Tencent Music (NYSE:TME) and Spotify (NYSE:SPOT), two of the world's largest music streaming platforms, own near-10% stakes in each other. Tencent Music, which was formed from the merger of QQ Music, Kugou, and Kuwo, is the market leader in China. Spotify, which was founded in Sweden, owns the world's largest paid music streaming service.

Tencent Music's online music platforms served 657 million mobile active users (MAUs) in China last quarter. Its social entertainment platform, which lets users stream live karaoke performances, reached 256 million mobile MAUs. The two platforms served 55.5 million paid users.

Spotify served 286 million MAUs last quarter. It reaches a smaller overall audience than Tencent Music, but it served 130 million premium subscribers. But unlike Tencent Music, which generates higher-margin revenue from its social entertainment business, Spotify isn't profitable.

A young woman listens to music on headphones.

Image source: Getty Images.

In the past, I said that Tencent Music's growing social entertainment business and consistent profits made it the better investment than Spotify. But over the past 12 months, Tencent Music's stock declined about 15% while Spotify's stock surged more than 50%.

☆ ☆ ☆

- [List of tasks]
- A) Decide whether each statement agrees with the passage on Tencent Music and Spotify: (i) Spotify was founded in Sweden; (ii) Spotify is profitable; (iii) Tencent Music had more paid users than Spotify had premium subscribers. Answer yes or no for each, and quote the words of the passage that decide it.
- B) Rewrite the passage on Tencent Music and Spotify from "Image source: Getty" to "more than 50%.", replacing "declined" with "fell".

- [Collected data]

☆ ☆ ☆

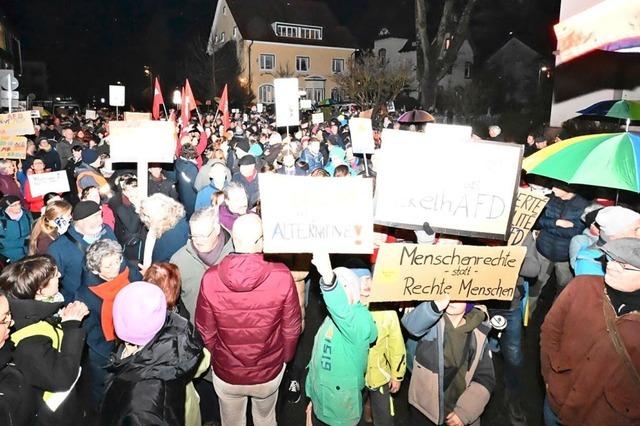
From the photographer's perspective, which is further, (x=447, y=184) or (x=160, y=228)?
(x=160, y=228)

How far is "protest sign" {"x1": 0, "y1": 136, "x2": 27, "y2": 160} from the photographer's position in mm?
8562

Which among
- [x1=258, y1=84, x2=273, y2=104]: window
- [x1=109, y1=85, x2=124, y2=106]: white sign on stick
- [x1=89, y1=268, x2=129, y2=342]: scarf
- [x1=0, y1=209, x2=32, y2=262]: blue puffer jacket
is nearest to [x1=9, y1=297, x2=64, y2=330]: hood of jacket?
[x1=89, y1=268, x2=129, y2=342]: scarf

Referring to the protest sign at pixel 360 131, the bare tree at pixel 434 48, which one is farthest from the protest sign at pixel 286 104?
the bare tree at pixel 434 48

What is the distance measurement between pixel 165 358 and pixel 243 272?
0.78 m

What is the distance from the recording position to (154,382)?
2.67 metres

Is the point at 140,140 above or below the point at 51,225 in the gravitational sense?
above

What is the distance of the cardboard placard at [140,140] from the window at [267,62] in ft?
155

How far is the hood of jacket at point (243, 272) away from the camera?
331 centimetres

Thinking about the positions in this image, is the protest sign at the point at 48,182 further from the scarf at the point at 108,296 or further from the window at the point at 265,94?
the window at the point at 265,94

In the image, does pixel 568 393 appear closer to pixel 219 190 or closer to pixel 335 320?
pixel 335 320

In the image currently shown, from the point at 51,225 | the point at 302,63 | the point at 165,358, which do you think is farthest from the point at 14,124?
the point at 302,63

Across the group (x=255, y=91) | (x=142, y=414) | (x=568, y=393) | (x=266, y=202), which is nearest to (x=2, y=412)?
(x=142, y=414)

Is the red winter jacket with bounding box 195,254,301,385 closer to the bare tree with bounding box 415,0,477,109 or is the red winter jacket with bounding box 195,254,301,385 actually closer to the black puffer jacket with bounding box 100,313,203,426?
the black puffer jacket with bounding box 100,313,203,426

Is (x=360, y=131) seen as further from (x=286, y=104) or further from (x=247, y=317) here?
(x=247, y=317)
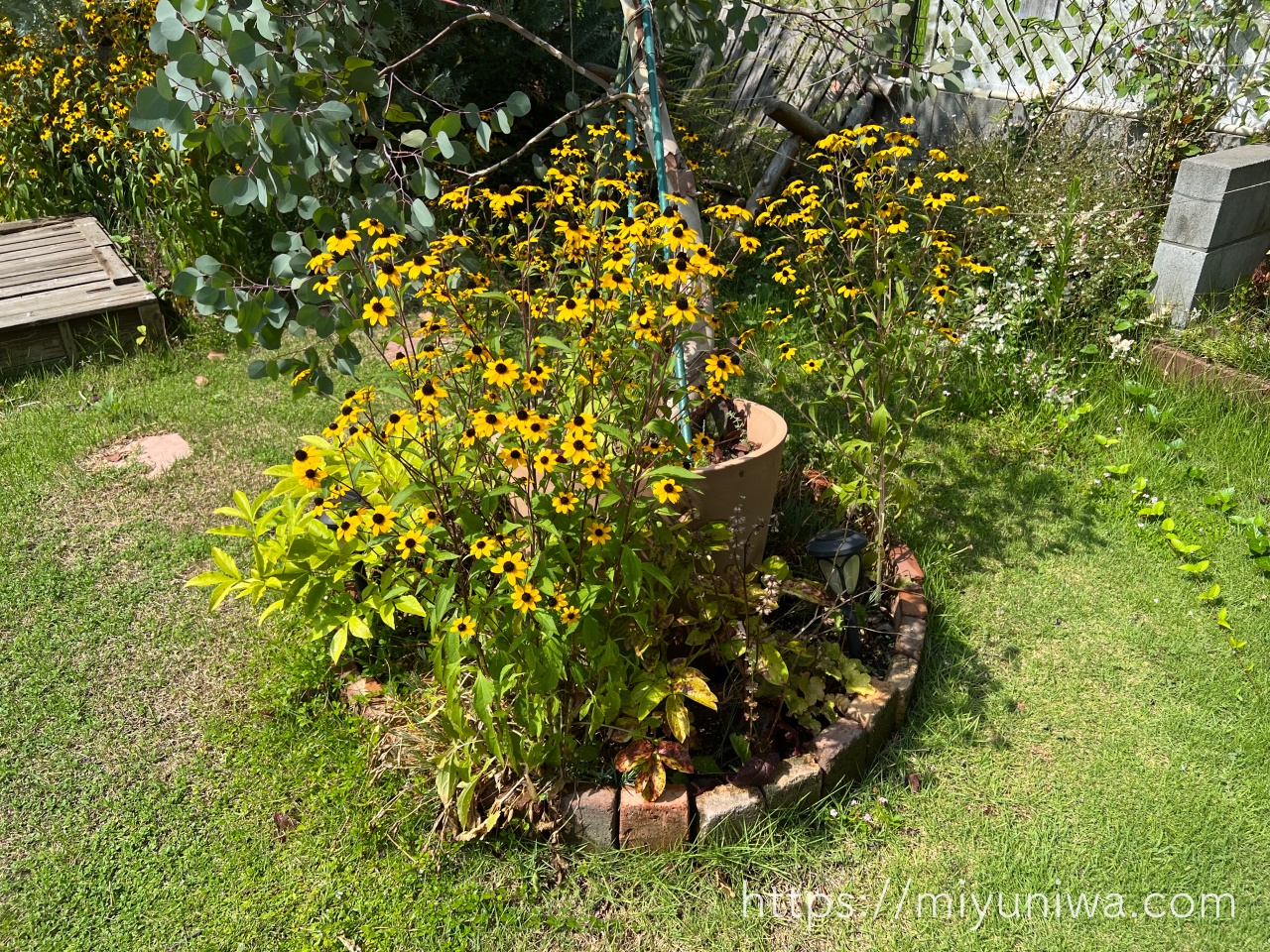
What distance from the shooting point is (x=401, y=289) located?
2086mm

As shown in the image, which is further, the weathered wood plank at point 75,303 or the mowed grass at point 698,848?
the weathered wood plank at point 75,303

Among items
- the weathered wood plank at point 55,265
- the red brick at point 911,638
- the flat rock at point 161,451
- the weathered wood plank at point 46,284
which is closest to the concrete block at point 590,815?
the red brick at point 911,638

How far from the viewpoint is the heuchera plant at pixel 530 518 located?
6.46 ft

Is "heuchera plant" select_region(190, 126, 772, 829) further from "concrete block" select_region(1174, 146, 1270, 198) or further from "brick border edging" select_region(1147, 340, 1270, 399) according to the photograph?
"concrete block" select_region(1174, 146, 1270, 198)

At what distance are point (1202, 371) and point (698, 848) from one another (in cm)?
283

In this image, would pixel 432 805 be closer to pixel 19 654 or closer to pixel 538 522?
pixel 538 522

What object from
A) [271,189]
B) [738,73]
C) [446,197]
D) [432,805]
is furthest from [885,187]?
[738,73]

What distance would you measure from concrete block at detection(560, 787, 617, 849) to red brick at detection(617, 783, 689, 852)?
0.9 inches

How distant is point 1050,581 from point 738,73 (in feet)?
12.1

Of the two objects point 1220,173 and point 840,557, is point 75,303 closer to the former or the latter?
point 840,557

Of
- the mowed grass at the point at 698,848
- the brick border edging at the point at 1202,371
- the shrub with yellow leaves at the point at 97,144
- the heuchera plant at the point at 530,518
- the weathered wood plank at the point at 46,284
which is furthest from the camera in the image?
the shrub with yellow leaves at the point at 97,144

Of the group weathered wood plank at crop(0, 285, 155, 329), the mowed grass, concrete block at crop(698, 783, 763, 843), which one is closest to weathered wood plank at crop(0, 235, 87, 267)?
weathered wood plank at crop(0, 285, 155, 329)

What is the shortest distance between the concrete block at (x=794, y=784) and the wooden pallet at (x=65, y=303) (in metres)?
3.75

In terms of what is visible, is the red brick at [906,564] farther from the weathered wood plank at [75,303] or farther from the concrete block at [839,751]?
the weathered wood plank at [75,303]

☆ ☆ ☆

- [Responses per task]
- A)
(i) Yes: "Spotify, which was founded in Sweden"
(ii) No: "Spotify isn't profitable."
(iii) No: "The two platforms served 55.5 million paid users." and "it served 130 million premium subscribers"

- B)
Image source: Getty Images.

In the past, I said that Tencent Music's growing social entertainment business and consistent profits made it the better investment than Spotify. But over the past 12 months, Tencent Music's stock fell about 15% while Spotify's stock surged more than 50%.